**Task instructions**
Reproduce only this part of the listing: the line with "From standing person", plus every line after it through the last.

**Items**
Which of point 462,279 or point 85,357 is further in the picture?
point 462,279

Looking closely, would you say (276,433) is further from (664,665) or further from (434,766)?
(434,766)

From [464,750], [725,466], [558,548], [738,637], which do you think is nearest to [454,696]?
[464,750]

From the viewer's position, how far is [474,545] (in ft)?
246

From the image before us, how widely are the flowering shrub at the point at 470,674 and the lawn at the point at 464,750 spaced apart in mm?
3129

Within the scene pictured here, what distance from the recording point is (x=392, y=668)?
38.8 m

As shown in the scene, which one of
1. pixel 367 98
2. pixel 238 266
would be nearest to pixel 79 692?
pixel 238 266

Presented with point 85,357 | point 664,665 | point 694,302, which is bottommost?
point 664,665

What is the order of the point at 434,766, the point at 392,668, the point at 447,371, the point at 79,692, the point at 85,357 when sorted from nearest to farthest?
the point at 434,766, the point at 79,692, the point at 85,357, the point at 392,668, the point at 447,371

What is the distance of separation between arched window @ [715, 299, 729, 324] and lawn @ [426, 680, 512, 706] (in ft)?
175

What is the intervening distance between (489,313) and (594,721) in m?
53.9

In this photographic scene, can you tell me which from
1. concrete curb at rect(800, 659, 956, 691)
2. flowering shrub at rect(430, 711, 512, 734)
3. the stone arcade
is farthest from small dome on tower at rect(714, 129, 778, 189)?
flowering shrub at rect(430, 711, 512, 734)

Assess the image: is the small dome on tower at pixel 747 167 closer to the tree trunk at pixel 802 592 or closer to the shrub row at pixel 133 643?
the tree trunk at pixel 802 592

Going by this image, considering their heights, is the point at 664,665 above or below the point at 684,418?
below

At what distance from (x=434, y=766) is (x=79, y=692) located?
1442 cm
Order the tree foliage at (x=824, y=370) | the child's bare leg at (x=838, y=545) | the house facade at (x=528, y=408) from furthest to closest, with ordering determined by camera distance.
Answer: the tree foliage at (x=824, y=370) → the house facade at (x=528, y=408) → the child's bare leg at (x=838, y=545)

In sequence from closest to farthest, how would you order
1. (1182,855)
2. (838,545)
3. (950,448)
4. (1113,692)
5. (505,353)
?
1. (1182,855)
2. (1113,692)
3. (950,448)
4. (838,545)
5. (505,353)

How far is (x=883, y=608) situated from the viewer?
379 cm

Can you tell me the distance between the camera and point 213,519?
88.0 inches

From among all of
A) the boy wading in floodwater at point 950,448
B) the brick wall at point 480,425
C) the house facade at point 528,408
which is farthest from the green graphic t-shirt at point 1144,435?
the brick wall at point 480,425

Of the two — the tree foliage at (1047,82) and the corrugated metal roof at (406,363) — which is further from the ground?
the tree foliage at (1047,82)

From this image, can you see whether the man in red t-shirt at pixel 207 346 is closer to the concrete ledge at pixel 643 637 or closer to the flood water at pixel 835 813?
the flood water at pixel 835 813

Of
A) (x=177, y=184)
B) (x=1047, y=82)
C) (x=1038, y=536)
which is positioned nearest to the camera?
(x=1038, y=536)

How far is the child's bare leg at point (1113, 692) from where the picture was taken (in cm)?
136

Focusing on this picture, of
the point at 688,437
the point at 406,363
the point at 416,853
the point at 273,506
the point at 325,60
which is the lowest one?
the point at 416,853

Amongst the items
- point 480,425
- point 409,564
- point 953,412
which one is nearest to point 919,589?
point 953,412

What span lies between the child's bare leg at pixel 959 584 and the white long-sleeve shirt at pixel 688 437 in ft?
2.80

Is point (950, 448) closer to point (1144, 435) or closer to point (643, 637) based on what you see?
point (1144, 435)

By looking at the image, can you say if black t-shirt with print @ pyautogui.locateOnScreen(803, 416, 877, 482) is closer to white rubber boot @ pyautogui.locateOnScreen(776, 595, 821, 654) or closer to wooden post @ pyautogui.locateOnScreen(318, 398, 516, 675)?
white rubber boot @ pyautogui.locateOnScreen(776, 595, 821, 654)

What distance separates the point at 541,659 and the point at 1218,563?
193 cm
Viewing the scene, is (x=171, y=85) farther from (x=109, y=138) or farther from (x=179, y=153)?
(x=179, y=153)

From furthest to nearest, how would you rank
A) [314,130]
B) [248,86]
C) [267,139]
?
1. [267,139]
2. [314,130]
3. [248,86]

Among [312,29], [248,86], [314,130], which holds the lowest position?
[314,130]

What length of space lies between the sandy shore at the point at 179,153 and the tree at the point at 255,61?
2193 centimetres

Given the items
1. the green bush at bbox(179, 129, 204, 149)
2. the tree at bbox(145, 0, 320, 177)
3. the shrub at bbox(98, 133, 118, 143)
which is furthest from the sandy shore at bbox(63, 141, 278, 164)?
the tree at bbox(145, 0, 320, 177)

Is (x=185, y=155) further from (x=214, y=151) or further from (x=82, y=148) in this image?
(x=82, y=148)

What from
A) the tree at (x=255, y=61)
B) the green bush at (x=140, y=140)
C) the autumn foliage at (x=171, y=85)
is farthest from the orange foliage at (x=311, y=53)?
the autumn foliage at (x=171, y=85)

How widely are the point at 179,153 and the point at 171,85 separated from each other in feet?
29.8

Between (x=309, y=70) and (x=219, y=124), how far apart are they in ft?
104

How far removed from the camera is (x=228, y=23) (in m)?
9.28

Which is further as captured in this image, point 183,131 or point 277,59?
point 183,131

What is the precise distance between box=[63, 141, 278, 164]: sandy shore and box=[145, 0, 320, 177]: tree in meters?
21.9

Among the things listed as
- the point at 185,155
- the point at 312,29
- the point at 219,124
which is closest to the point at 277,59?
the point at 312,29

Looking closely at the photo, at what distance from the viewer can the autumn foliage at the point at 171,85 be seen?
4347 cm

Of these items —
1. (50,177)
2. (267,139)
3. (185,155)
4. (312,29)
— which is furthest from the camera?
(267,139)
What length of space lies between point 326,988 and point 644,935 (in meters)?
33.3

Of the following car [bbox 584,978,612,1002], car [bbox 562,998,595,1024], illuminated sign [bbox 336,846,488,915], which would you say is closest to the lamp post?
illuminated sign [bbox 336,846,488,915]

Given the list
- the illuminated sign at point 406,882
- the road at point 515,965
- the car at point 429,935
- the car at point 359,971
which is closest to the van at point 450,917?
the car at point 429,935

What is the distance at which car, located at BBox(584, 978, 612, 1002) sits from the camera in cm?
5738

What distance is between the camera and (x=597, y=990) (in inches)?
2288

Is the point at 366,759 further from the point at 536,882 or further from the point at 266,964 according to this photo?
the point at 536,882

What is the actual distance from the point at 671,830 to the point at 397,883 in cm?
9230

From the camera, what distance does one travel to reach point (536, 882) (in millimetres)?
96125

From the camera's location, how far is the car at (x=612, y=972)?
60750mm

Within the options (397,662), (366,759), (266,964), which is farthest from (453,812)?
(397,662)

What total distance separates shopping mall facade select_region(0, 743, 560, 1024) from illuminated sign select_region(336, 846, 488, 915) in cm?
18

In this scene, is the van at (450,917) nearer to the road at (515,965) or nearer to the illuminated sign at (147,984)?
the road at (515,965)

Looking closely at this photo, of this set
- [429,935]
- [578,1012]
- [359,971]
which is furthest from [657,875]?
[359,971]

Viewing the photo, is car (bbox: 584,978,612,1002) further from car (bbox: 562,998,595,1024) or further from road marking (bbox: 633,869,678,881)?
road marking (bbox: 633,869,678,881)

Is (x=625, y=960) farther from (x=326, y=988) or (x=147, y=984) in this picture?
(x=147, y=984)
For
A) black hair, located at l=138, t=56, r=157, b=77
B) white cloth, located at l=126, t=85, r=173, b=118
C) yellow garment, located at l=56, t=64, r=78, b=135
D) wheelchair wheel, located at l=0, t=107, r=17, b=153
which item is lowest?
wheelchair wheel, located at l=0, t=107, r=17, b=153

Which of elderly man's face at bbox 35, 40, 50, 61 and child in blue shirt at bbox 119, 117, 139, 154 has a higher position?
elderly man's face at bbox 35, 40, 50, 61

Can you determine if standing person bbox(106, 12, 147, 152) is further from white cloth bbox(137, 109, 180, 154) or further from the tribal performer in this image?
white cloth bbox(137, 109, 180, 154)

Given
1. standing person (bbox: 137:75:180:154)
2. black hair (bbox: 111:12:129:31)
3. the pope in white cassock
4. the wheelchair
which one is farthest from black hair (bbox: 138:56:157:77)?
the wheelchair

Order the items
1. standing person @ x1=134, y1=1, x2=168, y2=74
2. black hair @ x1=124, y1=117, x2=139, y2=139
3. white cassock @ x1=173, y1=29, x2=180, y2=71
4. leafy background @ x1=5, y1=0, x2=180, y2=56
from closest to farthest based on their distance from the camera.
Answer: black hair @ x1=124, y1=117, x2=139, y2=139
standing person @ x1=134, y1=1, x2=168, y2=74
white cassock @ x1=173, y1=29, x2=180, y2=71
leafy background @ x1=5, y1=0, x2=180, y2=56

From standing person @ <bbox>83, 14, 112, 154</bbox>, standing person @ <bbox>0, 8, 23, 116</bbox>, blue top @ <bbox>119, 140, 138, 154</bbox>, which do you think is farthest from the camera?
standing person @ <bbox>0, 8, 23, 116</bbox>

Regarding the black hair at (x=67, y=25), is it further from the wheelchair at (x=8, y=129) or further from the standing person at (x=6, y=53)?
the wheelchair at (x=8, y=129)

**Answer to this exercise**
From standing person @ <bbox>83, 14, 112, 154</bbox>, standing person @ <bbox>0, 8, 23, 116</bbox>, blue top @ <bbox>119, 140, 138, 154</bbox>, which do you think is farthest from the camera?
standing person @ <bbox>0, 8, 23, 116</bbox>

Regarding the black hair at (x=67, y=25), is it further from the wheelchair at (x=8, y=129) or further from the standing person at (x=6, y=53)?
the wheelchair at (x=8, y=129)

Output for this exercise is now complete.